Thursday, August 25, 2011

Hurricane Watch

Haven't been feeling well emotionally & physically. The two tend to get go together in depressives.  But my mood is lightening with the prospect of Hurricane Irene arriving here later Saturday.  Yes, it will cause misery for millions in Jersey,  especially in ocean & tidal areas, & has  the potential for catastrophic damage. Nothing one can do about it, so may as well observe it all with interest.

Irene's current path leaves open the strong possibility that it will directly strike New Jersey. A direct hurricane hit on Jersey is an extremely rare occurrence - direct meaning the storm eye  makes landfall here. For a hurricane to do that, it has to either stay at sea & bend west as it approaches Jersey - unlikely,  or straddle the coast up from Virginia, keeping hurricane strength - part of the current path forecast.
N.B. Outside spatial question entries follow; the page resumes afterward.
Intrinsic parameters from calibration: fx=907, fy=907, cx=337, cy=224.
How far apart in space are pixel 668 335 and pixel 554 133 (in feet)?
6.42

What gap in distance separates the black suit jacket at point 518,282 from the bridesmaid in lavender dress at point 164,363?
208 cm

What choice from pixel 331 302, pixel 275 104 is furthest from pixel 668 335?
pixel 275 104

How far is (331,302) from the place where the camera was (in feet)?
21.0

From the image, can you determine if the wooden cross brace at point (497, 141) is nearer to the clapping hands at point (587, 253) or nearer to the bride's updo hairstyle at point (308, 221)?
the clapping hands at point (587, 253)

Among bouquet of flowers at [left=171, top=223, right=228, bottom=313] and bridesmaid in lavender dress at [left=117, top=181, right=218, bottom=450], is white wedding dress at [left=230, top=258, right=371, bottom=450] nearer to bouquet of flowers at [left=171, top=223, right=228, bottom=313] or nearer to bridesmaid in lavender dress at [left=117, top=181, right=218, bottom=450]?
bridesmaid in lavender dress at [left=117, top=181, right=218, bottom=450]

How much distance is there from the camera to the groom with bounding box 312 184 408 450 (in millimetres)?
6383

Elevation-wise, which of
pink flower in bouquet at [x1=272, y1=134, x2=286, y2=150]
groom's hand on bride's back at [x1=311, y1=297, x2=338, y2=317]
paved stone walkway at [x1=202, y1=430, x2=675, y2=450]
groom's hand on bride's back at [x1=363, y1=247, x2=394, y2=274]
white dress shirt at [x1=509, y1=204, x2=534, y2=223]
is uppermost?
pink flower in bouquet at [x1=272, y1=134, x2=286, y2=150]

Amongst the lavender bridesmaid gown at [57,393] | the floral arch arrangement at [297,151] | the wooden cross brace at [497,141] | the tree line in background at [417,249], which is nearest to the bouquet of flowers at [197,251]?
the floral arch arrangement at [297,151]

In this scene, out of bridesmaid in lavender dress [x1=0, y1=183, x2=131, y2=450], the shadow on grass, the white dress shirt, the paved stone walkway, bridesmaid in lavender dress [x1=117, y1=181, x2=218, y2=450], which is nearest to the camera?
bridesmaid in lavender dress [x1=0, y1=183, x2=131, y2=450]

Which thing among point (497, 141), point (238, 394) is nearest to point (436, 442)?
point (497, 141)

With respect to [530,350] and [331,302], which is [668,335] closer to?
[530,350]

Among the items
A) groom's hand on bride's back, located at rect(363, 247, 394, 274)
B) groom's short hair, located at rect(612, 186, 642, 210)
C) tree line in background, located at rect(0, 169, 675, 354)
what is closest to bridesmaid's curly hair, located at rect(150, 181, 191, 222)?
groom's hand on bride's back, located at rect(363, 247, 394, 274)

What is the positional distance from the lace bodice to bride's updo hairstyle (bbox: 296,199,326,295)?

If a hurricane moves inland, it may remain a devastating storm especially in the mountainous regions of Virginia & Eastern PA, causing widespread major flooding & wind damage,  but  it downscales to tropical storm strength quickly. If it skirts the coast offshore  it pushes in storm surges, high surf, & hurricane force winds & can wipe out homes, piers, boardwalks,  causing massive damage, but it still isn't a "direct hit."

We're used to "cry wolf" weather reporting here.  But  if  Irene comes across Delaware Bay as a fully-developed hurricane,  what happens  will not be in the experience of most South Jerseyans no matter how weather-savvy they believe they are. A hurricane is not a noreaster. A hurricane is a noreaster crammed into 3 hours.  . Noreasters tend to wind themselves up in the vicinity of Jersey.  Hurricanes arrive here in a condition of unwinding. What may take an approaching noreaster two or three tides to do with high water,  a hurricane does in minutes.  We Jerseyans may have some difficulty imagining a 10 foot storm surge riding in on top of a high tide.

In a space of a week, Jersey may experience both an earthquake & the eye of a hurricane. What odds would Vegas have given on that?

Morey's Piers in Wildwood, which operate the main amusement & waterpark attractions there. announced they're closed Fri, Sat & Sun, a huge economic blow before any damage even occurs. The beach is so broad there that any damage will probably be limited to rides & buildings rather than the piers themselves.

Jersey has had some memorable storms. I  vaguely recall Hurricane Donna in 1960 as a lot of rain & wind,  but it wasn't as bad as the panic it caused. The two worst in living memory are the 1944 Great Atlantic Hurricane that ripped up boardwalks & piers & destroyed hundreds of houses, & the 1962 March Storm, perhaps the single most destructive storm in modern Jersey history, a slow-moving noreaster that piled up successive high tides over two days, with pounding surf & gale force winds. Everyone who lived through it at the shore, or saw the destruction first hand afterward, as I did as an impressionable kid, ever forgot it.